▶ _EXTRACT PROVIDED_:

What sparked your interest in studying insects?
You know how little kids like worms and bugs? I never grew out of it. I was born and raised in Japan and, in general, it seems that East Asian countries and Japan specifically have a much deeper connection to insects. For example, in Japan kids have to complete a summer research project and it’s very typical to make an insect collection. Even Pokémon was inspired by bug collecting. So I got into insects pretty organically.
What’s going on in UMMZ’s insect collection?
We’re wrapping up two National Science Foundation funded, Thematic Collection Network (TCN) grants. Like many of our museums’ collections, we’ve been working to digitize images of our specimens, so that we can share them virtually. While it takes a huge amount of time to capture the image, it's way better than actually sending the specimen. I am constantly getting requests for imaging holotypes, which are the name-bearing specimens, and those are irreplaceable. We’ve complied with every single one of those requests. And it also gives us the opportunity to actually have an image so that we can disseminate it to help other researchers.

▶ _EXERCISE DESCRIPTION_:
According to the interview above, what summer research project is typical for kids in Japan?

▶ _LISTED RECORDS_:

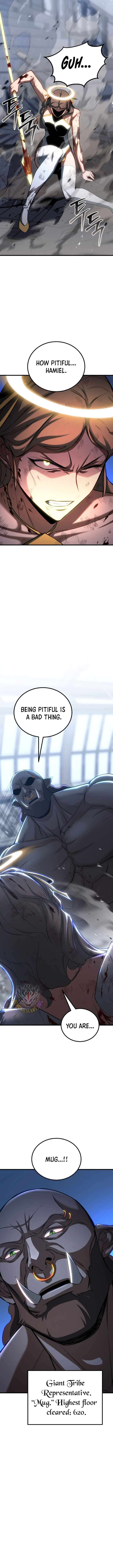 Page 7 of Chapter 81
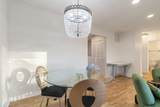 3500 Warwick Drive - Photo 12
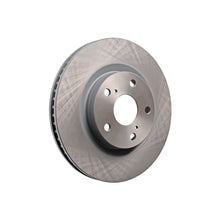 Load image into Gallery viewer, Pair of Front Brake Disc Fits Toyota Auris Touring Sports A Blue Print ADT343206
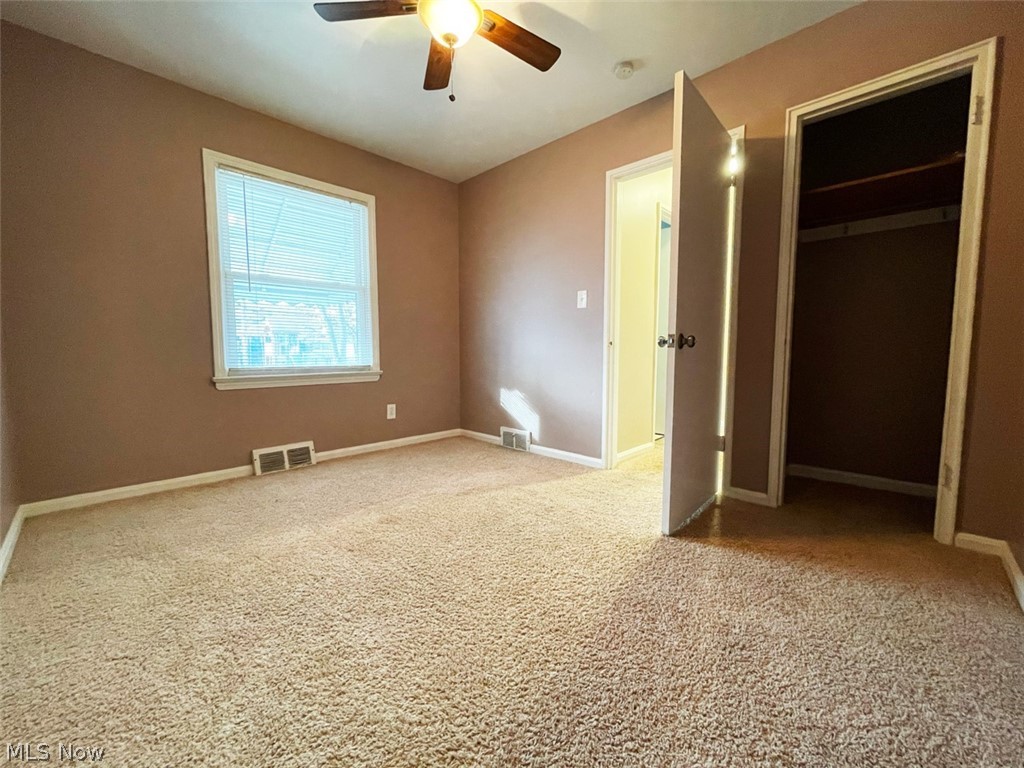 Eastwood Mayfield Heights - Residential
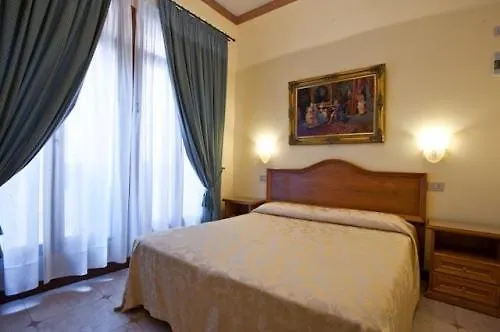 Hotel Florida Venice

▶ _FINISHED EXERCISE_:
Making an insect collection.